L’évaluation se fait sous la forme d’épreuves qui ponctuent le cycle. Ces épreuves sont construites à partir des exigences des programmes.   Elles ont l’avantage de mettre l’accent sur une facette particulière de la compétence tout en restant proche d’une pratique authentique.  Pour chaque épreuve, l’élève doit progresser dans la voie, s’informer, s’équilibrer, assurer sa sécurité. Le point commun au trois épreuves est la recherche d’une meilleure utilisation des pieds pour grimper. L’épreuve des cachous permet de mettre en avant l’utilisation de l’avant pied, le couloir met en évidence la qualité du transfert du poids du corps sur les appuis, le minimax le fit de monter les pieds avant les mains. Ces voies « typées » ont ainsi  l’avantage de présenter une sensibilité plus importante à des évolutions comportementales spécifiques des élèves tout en conservant la mobilisation de l’ensemble des ressources.

L’élève peut s’entraîner autant qu’il le désire pendant toute la durée du cycle. Lorsqu’il se sent prêt il peut demander à valider une épreuve. Chaque épreuve comporte trois niveaux de validation afin que l’élève puisse se sentir progresser. La présence de paliers amène les élèves à faire des efforts pour ouvrir « un niveau supplémentaire ».

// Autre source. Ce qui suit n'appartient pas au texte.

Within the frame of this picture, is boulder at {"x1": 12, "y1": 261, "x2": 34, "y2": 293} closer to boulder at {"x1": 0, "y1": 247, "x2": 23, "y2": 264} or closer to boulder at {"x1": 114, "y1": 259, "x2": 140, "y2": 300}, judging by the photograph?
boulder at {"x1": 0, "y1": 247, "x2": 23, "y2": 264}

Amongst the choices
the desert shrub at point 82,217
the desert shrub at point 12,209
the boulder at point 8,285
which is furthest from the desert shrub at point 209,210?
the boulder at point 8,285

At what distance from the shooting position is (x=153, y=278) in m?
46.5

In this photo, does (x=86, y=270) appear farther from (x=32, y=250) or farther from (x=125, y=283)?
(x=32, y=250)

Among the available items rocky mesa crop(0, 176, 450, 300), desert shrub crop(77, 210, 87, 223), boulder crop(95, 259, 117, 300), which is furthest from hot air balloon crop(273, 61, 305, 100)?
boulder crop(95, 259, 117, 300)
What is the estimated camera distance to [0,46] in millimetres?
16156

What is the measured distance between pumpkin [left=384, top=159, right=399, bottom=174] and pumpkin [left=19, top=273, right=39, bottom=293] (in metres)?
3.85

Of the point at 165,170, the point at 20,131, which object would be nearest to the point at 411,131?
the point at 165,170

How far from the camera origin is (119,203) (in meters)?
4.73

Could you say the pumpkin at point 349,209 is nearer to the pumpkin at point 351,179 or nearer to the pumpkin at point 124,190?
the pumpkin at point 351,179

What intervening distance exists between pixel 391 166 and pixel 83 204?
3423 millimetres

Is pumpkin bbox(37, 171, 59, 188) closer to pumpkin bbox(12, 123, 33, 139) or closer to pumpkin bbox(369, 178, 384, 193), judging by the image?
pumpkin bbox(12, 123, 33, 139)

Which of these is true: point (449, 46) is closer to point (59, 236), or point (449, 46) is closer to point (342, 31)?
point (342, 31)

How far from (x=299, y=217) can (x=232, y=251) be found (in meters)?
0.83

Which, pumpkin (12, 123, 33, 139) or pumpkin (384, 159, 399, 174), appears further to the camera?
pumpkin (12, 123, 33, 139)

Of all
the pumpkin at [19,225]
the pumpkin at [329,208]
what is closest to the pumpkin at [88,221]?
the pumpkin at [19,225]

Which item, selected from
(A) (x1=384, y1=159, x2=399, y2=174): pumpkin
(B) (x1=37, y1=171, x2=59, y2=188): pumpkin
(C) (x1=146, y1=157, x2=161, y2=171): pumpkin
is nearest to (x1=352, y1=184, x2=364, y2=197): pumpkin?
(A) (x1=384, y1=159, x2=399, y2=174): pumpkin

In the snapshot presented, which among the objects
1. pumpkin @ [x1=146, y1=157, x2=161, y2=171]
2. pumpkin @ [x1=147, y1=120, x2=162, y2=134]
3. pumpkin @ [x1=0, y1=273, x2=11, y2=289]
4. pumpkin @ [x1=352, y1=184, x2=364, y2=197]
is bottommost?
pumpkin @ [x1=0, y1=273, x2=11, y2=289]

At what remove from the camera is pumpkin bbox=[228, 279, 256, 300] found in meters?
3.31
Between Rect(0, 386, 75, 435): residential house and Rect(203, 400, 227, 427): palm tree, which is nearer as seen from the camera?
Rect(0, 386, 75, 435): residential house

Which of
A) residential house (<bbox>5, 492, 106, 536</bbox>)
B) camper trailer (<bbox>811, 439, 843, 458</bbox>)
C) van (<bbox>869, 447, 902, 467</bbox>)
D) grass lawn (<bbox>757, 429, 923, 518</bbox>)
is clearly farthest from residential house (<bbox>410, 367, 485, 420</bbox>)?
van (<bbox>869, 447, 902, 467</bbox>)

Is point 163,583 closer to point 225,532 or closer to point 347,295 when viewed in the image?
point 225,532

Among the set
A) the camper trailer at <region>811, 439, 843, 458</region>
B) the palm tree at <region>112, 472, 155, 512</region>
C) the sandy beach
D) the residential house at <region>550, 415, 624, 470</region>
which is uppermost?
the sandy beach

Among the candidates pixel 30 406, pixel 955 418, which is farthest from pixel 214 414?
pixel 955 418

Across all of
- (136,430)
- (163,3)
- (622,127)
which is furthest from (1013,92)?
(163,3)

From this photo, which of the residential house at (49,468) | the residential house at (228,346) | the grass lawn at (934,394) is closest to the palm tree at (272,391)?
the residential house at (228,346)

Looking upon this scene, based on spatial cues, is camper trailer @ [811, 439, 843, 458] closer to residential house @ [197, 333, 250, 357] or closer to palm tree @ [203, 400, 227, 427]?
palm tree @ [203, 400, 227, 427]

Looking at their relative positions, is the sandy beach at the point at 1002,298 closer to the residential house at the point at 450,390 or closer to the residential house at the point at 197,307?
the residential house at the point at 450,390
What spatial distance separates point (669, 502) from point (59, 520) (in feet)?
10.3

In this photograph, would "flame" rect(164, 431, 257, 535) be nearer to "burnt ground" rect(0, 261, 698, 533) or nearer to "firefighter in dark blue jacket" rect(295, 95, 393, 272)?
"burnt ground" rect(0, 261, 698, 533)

L’épreuve du D+ est une situation de réinvestissement des acquis.  Mais un élève qui raterait cette évaluation du jour J ne perdrait pas pour autant les épreuves qu’il aurait validées tout au long du cycle.

Pour l’enseignant le travail d’évaluation est simplifié car plus réparti tout au long du cycle. Il sait au cours du cycle où se situe chacun des élèves de sa classe. Il peut les conseiller, les orienter, les amener à retravailler une épreuve, à l’approfondir…

Si l’on tient absolument à mettre une note, c’est la comptabilisation des Cases Bronze, argent et or qui permettra de le faire.